Answer to 4: 21 CFR 50.20 states:

"Except as provided in 50.23 and 50.24, no investigator may involve a human being as a subject in research covered by these regulations unless the investigator has obtained the legally effective informed consent of the subject or the subject's legally authorized representative. An investigator shall seek such consent only under circumstances that provide the prospective subject or the representative sufficient opportunity to consider whether or not to participate and that minimize the possibility of coercion or undue influence. The information that is given to the subject or the representative shall be in language understandable to the subject or the representative. No informed consent, whether oral or written, may include any exculpatory language through which the subject or the representative is made to waive or appear to waive any of the subject's legal rights, or releases or appears to release the investigator, the sponsor, the institution, or its agents from liability for negligence."

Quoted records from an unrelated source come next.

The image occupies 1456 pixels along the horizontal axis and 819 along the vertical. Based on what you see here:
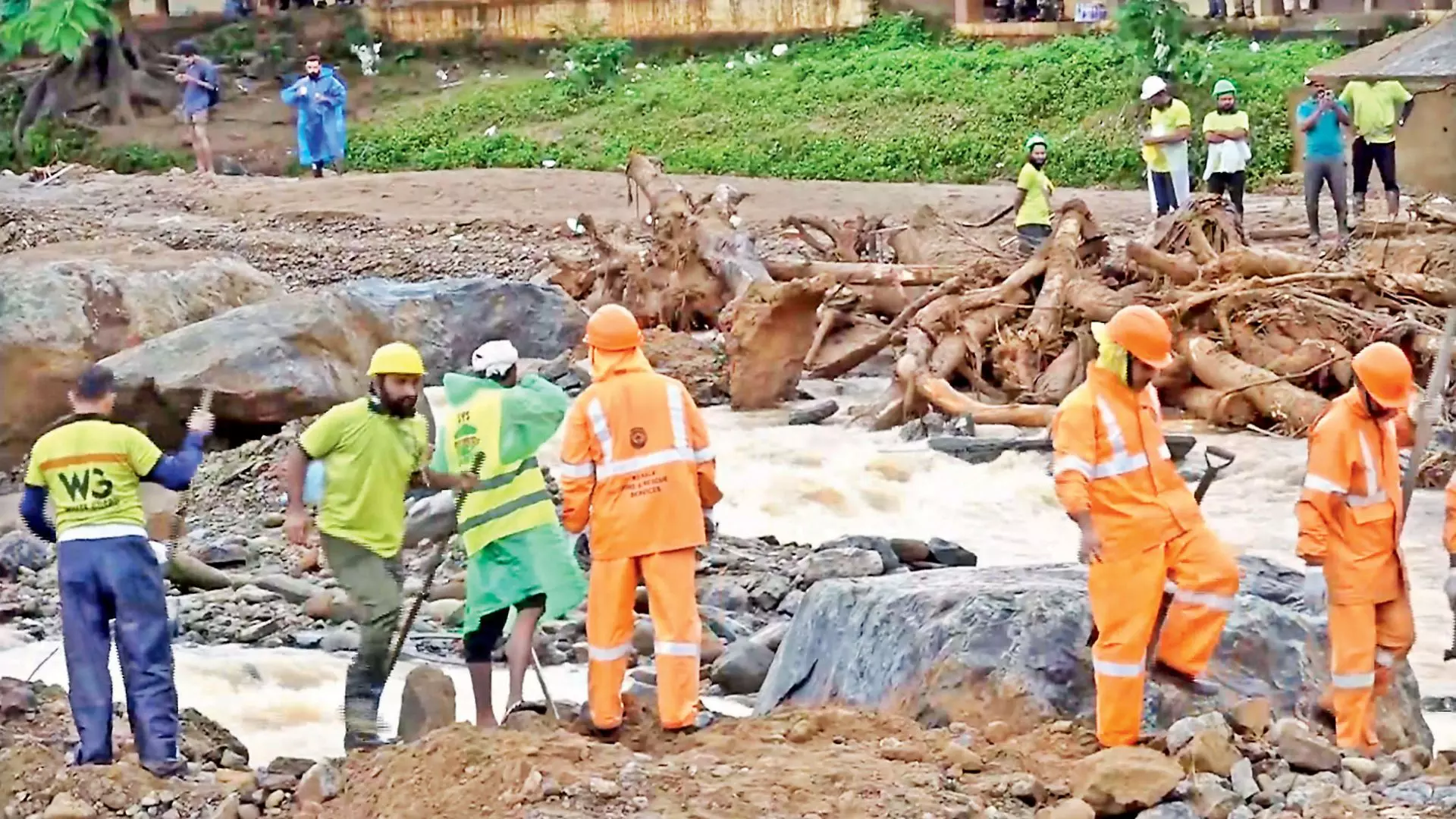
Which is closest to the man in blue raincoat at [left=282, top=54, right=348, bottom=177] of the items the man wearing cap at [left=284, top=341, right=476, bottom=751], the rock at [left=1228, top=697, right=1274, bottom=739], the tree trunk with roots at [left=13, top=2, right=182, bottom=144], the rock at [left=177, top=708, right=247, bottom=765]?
the tree trunk with roots at [left=13, top=2, right=182, bottom=144]

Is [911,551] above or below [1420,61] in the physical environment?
below

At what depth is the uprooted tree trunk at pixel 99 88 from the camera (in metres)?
31.6

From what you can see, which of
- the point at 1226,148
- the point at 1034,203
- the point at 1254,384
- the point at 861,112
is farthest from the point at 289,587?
the point at 861,112

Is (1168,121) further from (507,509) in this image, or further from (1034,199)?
(507,509)

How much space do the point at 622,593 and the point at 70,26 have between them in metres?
26.4

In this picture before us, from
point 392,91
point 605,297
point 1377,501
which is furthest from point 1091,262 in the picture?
point 392,91

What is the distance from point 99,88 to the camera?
32.0 m

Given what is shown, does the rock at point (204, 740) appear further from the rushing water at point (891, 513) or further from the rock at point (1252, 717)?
the rock at point (1252, 717)

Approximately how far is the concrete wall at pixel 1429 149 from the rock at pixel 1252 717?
14553 mm

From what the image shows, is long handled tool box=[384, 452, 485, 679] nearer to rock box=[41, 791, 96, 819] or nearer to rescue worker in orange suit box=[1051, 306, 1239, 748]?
rock box=[41, 791, 96, 819]

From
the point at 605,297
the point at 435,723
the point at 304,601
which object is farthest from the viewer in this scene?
the point at 605,297

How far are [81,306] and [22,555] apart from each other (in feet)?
9.24

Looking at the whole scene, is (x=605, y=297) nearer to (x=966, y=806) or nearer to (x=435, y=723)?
(x=435, y=723)

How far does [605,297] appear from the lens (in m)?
16.4
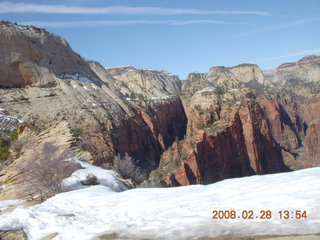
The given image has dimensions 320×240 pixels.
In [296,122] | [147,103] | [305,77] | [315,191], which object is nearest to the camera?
[315,191]

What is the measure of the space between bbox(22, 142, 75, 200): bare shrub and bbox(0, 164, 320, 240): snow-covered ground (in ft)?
6.29

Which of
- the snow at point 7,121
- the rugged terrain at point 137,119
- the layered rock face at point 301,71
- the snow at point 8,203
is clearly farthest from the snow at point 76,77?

FDA would recommend that the IRB carefully review procedures for obtaining consent, to ensure that the circumstances under which consent is obtained are not coercive or intimidating to the female partner of the study subject. FDA would recommend that consent be obtained by the site, rather than through direct contact with the sponsor.

One other thing thing--FDA also issued the "Guideline for the Study and Evaluation of Gender Differences in the Clinical Evaluation of Drugs" ( The primary concern of this guidance is the inclusion or exclusion of women of childbearing age in clinical trials. It does NOT address what to do should a study subject become pregnant during a trial, but may nevertheless be of interest to you.

I hope this rather lengthy discussion is helpful, and again, would recommend if you have additional questions or need advice about how to approach a specific situation, that you contact the review division with jurisdiction over the product in question.

Sorry it took so long, but FDA recently revised its website so I had to relocate all of the documents to make sure the links were accessible.